▶ _Problem details_
Could you carry the board game write-up below forward, picking up right after its last sentence?
begin Passage provided
SC has three era specific draw decks, and a 4 card tableau designated the "Offer". During a turn, a player holding seven or fewer cards in hand may perform a Research action to draw 2 (or possibly more cards) from the Offer, and/or so long as there are no more four cards in his hand, draw a card from the deck at turn's end. There are no limits to hand size, but the 4 and 7 hand-size card limits on, respectively, draw and Research, keeps that small draw deck in play longer than otherwise would be the case.

By the way, you better get your Infra right, but part of that is using the other players' Infra to advantage (I didn't catch on to this until the 3rd era, D'Oh). In Mariners, you want Move upgrades. Thereafter, variants of Move plus something else useful, including Explore and Build. Radiation shielding is also helpful.

The evolution and development of the players’ HQs provide considerable diversity from era to era, so any notion of factional sameness at the start of the first era goes by the boards pretty fast. Moreover, each of the three eras has a distinct feel, with era specific map, cards and rules. The second era, “Planeteers”, ramps up scoring in dramatic fashion as players move beyond the asteroid belt and pass through the heart of the solar – the gas giants Jupiter, Saturn, Uranus and Neptune – to the Oort Cloud (spoiler alert, brace yourself for plenty of Uranus jokes -- gamers, you know); in our game, Joe was prodigiously quick to grasp the essence of the game and jumped out to a huge lead by the end of the 2nd era. I was running about an era behind as regards learning essential gameplay, but I started to get a grip by the end of the third era. Jason and John were running pretty strong from about mid 2nd era through the end of the 3rd era. Jason finished very strong for the win. Joe dropped out after Planeteers so he could join another game just starting up (and boy, he had us whipped anyway).
end Passage provided
begin Record list
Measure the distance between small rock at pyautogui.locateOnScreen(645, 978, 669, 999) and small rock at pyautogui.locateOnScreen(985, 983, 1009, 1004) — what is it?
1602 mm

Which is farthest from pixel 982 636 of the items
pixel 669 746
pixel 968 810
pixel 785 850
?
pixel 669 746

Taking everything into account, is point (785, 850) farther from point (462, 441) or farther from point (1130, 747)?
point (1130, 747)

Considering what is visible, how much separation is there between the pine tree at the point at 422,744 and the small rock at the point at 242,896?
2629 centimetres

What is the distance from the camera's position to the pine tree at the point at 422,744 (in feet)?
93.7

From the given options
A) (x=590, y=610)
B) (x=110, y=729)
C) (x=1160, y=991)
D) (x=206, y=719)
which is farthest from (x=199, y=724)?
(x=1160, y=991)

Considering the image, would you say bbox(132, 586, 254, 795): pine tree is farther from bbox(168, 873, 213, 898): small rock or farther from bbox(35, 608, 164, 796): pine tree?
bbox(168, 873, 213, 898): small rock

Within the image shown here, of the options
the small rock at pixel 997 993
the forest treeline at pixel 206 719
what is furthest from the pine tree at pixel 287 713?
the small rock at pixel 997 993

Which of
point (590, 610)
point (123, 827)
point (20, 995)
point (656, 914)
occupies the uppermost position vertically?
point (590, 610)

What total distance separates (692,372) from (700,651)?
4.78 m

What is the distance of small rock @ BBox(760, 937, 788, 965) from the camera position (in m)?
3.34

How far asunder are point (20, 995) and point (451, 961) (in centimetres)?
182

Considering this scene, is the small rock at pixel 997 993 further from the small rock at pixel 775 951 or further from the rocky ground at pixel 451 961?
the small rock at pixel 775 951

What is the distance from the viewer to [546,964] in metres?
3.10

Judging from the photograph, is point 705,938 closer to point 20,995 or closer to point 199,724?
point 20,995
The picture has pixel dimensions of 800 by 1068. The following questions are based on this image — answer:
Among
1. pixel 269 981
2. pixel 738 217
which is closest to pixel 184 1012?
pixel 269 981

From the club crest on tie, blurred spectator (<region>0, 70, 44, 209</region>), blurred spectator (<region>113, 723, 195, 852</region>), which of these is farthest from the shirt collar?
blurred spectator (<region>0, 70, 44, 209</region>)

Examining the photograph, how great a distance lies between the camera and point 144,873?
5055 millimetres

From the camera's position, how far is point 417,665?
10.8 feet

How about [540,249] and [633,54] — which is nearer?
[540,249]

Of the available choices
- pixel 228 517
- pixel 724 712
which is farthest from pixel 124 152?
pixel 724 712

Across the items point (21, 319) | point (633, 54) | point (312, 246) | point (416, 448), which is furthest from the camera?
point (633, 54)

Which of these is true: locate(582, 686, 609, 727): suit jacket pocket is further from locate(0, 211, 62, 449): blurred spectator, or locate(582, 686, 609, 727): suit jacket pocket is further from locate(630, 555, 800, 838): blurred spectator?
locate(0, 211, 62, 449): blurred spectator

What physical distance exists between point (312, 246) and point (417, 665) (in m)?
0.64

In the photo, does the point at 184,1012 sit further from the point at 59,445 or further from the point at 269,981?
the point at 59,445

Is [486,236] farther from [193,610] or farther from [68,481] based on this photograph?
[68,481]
end Record list
▶ _Solved problem_
An interesting wrinkle in the draw deck is a number of cards called "Edges". An Edge is typically a powerful card trick that allows a player to impose fairly dramatic effects on the game and other player(s). One Edge allows a double move, another shuts the other players out of a particular action, e.g. "Build" for a turn, and so forth. I have seen some complaints about Edges on BGG, holding that they are too powerful. Hmm, powerful they are, but everybody will cop several over a three era game.

Another card deck wrinkle is the "Time" card. A Time card allows a player to either double an action value or perform two actions on the same, original value. Basically, one uses cards and Infra to generate enough points to execute a given action; thus, "action value", not unlike manna in MTG.

We played the third era, “Starfarers” 3p, to very good effect. What was noticeable is the slower deck with three versus four players. Regardless, that deck goes empty pretty shockingly fast, triggering end game/era play. If you manage your cards and Infra right, you can play on for quite a while with no draw deck. I was caught cards short in Mariners, cards long in Planeteers and cards short again in Starfarers. The card advantage I had in Planeteers (ha! I was ready for a grand finish) went for nothing because two players passed to end the era well before I had played out of options. Card management is therefore somewhat dependent on who and how how other players are stretching their hands, or not.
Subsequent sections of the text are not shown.